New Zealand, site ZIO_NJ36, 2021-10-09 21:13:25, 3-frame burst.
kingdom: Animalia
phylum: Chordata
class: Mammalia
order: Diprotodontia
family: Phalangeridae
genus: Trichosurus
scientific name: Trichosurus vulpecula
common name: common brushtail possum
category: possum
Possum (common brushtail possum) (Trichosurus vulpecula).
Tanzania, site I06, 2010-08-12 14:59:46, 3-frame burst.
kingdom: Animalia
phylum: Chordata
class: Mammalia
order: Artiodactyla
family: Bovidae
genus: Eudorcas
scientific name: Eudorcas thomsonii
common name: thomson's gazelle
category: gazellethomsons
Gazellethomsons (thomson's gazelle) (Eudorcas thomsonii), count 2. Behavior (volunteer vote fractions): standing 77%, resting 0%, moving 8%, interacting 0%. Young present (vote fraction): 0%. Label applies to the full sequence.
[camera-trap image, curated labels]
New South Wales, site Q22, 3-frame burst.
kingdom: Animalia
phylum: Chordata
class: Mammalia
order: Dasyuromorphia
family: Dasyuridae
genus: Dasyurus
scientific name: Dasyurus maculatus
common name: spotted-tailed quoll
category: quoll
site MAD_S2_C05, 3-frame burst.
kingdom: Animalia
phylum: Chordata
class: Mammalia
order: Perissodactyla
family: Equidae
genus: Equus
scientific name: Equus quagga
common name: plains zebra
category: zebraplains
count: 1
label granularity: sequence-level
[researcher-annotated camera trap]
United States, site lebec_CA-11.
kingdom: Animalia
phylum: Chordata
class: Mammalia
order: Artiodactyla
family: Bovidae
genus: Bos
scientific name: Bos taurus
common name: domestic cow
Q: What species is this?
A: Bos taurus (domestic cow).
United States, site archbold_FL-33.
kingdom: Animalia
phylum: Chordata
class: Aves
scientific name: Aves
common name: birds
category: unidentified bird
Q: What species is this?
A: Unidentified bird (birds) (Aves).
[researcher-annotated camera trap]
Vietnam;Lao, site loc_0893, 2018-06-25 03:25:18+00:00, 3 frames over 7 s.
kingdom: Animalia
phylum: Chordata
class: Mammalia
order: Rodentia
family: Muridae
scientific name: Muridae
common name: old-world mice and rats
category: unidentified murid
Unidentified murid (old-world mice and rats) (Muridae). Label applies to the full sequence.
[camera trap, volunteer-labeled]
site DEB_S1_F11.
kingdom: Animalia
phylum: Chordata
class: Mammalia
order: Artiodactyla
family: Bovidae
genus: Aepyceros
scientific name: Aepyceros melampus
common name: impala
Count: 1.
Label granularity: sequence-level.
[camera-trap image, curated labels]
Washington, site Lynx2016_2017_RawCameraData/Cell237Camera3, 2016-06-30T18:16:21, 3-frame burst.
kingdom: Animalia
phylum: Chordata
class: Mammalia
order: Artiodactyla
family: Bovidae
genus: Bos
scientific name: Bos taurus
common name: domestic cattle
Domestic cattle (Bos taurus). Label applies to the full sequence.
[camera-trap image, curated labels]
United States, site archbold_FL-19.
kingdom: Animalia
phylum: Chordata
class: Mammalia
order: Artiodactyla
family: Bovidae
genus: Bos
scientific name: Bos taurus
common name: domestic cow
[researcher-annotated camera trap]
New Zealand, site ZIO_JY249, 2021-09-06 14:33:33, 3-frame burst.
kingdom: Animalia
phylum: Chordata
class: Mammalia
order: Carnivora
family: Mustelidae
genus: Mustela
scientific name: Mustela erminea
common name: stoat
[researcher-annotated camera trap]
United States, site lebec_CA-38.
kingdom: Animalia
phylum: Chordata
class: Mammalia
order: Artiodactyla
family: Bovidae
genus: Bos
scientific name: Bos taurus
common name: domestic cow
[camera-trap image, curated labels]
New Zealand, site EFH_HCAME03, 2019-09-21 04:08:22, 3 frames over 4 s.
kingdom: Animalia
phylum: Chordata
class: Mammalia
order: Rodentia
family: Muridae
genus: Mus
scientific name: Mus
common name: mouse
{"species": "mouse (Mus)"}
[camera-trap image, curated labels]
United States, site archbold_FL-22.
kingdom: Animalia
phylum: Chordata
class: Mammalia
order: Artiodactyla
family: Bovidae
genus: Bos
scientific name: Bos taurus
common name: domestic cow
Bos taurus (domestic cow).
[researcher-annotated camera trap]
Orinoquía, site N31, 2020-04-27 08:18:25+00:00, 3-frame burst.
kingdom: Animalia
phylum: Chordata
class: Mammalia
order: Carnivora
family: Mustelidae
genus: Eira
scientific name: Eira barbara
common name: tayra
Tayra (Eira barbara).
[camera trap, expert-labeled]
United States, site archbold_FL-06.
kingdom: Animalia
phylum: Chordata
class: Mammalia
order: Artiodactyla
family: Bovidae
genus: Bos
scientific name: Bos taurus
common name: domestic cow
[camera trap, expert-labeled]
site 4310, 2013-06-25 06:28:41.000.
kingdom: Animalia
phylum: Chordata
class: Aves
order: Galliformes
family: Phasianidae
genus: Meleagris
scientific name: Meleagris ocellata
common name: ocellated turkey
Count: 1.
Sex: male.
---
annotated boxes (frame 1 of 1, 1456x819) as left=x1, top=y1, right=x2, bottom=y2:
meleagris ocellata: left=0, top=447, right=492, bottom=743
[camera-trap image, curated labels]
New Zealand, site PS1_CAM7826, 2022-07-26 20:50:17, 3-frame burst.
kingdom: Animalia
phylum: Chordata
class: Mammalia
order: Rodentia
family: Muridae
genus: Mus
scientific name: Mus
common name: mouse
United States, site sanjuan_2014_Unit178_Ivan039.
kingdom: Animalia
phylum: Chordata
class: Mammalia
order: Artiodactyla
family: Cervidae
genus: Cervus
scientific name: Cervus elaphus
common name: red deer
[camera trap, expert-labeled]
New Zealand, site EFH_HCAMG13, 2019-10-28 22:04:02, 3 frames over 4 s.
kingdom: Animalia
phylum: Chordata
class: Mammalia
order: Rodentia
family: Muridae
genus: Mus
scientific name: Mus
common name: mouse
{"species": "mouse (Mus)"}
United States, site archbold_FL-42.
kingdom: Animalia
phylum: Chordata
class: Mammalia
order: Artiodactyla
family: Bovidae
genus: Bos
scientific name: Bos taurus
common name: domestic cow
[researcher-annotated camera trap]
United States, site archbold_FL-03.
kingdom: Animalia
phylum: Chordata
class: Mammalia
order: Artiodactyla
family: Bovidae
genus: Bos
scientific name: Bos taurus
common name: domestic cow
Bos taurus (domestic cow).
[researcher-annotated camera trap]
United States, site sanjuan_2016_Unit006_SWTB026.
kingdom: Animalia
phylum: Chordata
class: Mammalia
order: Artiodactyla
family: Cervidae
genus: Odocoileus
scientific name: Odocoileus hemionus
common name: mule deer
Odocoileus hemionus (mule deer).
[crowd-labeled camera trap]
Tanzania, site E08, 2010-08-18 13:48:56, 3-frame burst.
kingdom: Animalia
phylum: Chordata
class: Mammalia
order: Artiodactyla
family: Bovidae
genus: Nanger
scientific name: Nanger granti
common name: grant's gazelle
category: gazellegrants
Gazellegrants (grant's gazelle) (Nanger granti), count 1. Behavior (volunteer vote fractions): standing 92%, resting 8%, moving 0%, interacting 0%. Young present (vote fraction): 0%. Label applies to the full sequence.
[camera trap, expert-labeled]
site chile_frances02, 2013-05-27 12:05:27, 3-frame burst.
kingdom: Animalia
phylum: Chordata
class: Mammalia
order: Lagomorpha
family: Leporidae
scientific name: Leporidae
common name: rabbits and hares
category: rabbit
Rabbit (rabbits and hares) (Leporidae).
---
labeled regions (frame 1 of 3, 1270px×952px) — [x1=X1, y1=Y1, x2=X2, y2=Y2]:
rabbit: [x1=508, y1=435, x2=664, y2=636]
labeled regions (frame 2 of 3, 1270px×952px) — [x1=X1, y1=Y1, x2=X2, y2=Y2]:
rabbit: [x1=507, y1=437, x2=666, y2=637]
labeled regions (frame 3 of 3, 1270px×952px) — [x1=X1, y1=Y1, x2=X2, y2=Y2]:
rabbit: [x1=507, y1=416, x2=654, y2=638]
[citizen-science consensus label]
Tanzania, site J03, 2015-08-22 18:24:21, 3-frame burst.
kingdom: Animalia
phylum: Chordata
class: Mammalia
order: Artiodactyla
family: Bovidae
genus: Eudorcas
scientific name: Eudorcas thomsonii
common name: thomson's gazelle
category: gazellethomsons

================================

Give the number of lines in the listing that include the word "United", without any added words.

10